January's warning of an imminent economic meltdown in the tiny, landlocked kingdom of Swaziland set off alarm bells in its giant neighbor, South Africa. The International Monetary Fund (IMF) warned that the country of 1.5 million (the population of Phoenix) ruled by the continent's last absolute monarch, King Mswati III, was in "a fiscal crisis which threatens external stability and the soundness of the financial sector."
The global downturn had caused a 60% drop in 2010 revenues from the Southern African Customs Union - a joint duty arrangement with five countries on which the Swazi state depends for 40% of its budget - the treasury was all but empty; Swaziland was $145 million in debt; and its public-sector wage bill was proportionally one of the highest in Africa. Indeed, there was little economy to speak of: almost 70% of its population earned $1.25 a day or less. And all of that was before considering the debilitating effect on productivity and state finances of the fact that 1 in 4 Swazis has HIV. (Read "Swaziland: How Not to Be a Royal.")

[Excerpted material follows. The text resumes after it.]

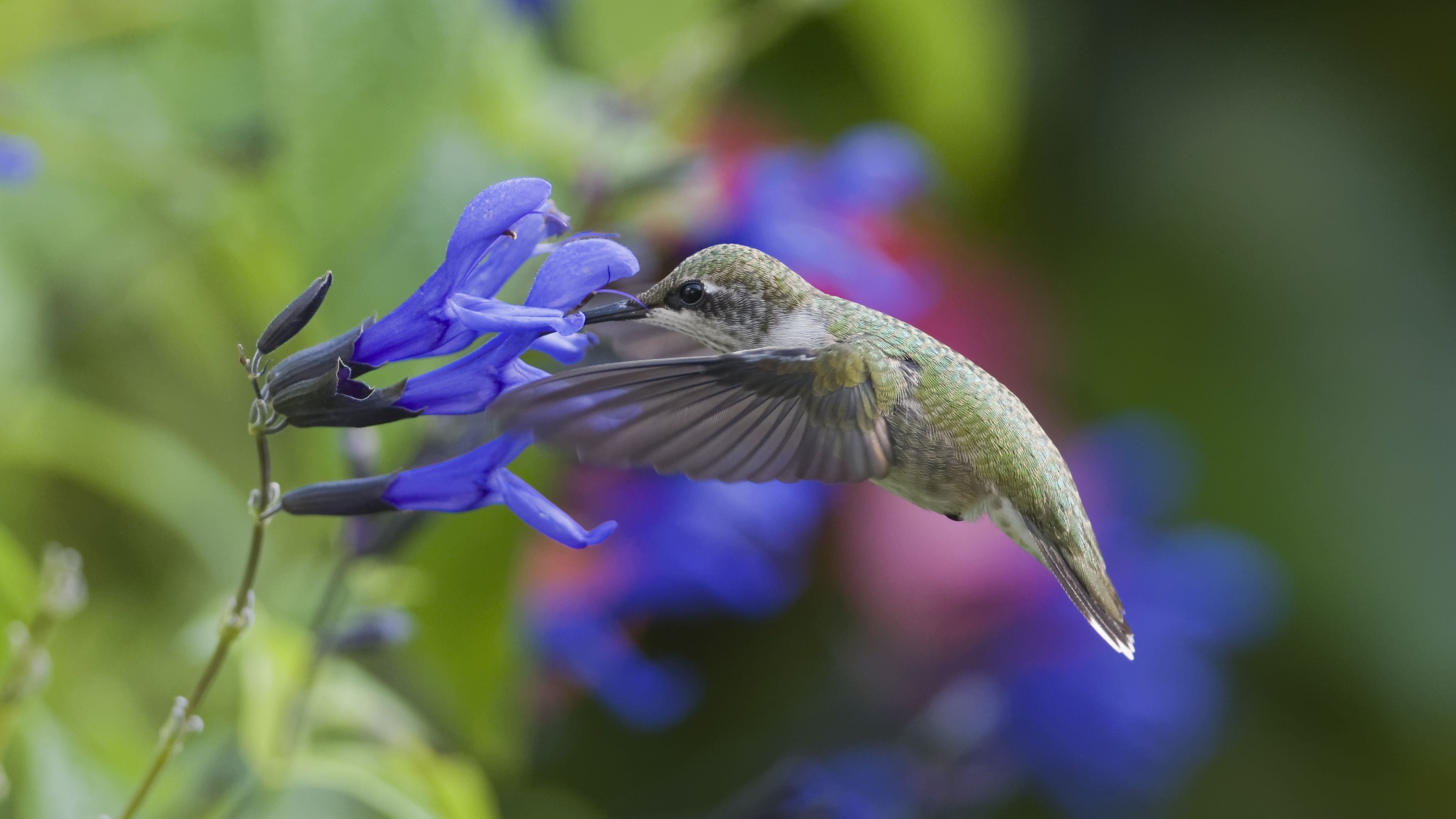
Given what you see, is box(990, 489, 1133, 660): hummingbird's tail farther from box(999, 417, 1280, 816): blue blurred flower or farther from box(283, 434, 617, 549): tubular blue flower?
box(999, 417, 1280, 816): blue blurred flower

Mswati, who was educated at the exclusive English private school of Sherborne and has an estimated personal fortune of $100 million, was unmoved. His Finance Minister, Majozi Sithole, raised the royal household budget by $5.8 million for the 2011-12 financial year, taking it to a whopping $30.3 million. Mswati also insisted that the construction of Sikhuphe International Airport, which has so far cost the country $200 million, would go ahead.
Nor was the King in the mood to debate matters: in April, when thousands of Swazi citizens demonstrated against him, Mswati's police beat and arrested hundreds of protesters. The following month, after the government missed yet another round of budget and currency-reserve targets and failed to reform income tax, IMF Swaziland mission chief Joannes Mongardini said the country "continues to face a severe fiscal crisis." And the African Development Bank also rejected a $150 million loan request. Swaziland was broke. Many speculated the monarchy was too. But its powerful neighbor was not about to let Swaziland fail.
It's not hard to see why South Africa came to Swaziland's rescue with a $350 million loan, to be paid in three installments from August to February. South Africa hopes to stave off the economic collapse of a second neighbor following the implosion of Zimbabwe, from which more than a million refugees have fled into South Africa. Says South African Finance Minister Pravin Gordhan: "It is not in South Africa's interest to have an economy that finds itself in trouble, which will eventually place a greater burden on South Africa." Catherine Grant Makokera, head of the economic-diplomacy program at the South African Institute of International Affairs, adds: "Maintaining regional stability was a key factor for South Africa to agree on the loan." (See pictures of South Africa.)
South Africa has made stringent economic and political reform a condition of the bailout, urging the King to open a "dialogue process to include all stakeholders and citizens." Still, the rescue of Africa's last absolute monarch is uncomfortable for South Africa's ruling African National Congress (ANC), the liberation movement that overthrew apartheid and rarely misses an opportunity to proclaim its democratic credentials. Mswati, by contrast, inherited his throne, and appoints Swaziland's Prime Minister and Cabinet, its judiciary and traditional leadership. In 2008, he banned Swaziland's main pro-democracy group, the People's United Democratic Movement (PUDEMO), after an earlier uprising.
Unsurprisingly, the loan has been criticized by the ANC's own Youth League and its allies in the trade-union federation Cosatu, while the opposition Democratic Alliance is demanding South Africa push for human rights and democracy. Swaziland's pro-democracy movement is appalled. "We have been sold out by the South African government," laments PUDEMO president Mario Masuku. The monarch does not deserve a "blank check to further loot the country," he says. Speaking from exile in Johannesburg, Swaziland Solidarity Network spokesperson Lucky Lukhele even alleged the loan was "informed by the close friendship between King Mswati and [South African] President Jacob Zuma." In 2002, Zuma, a noted polygamist himself, became engaged to Mswati's niece Sebentile Dlamini.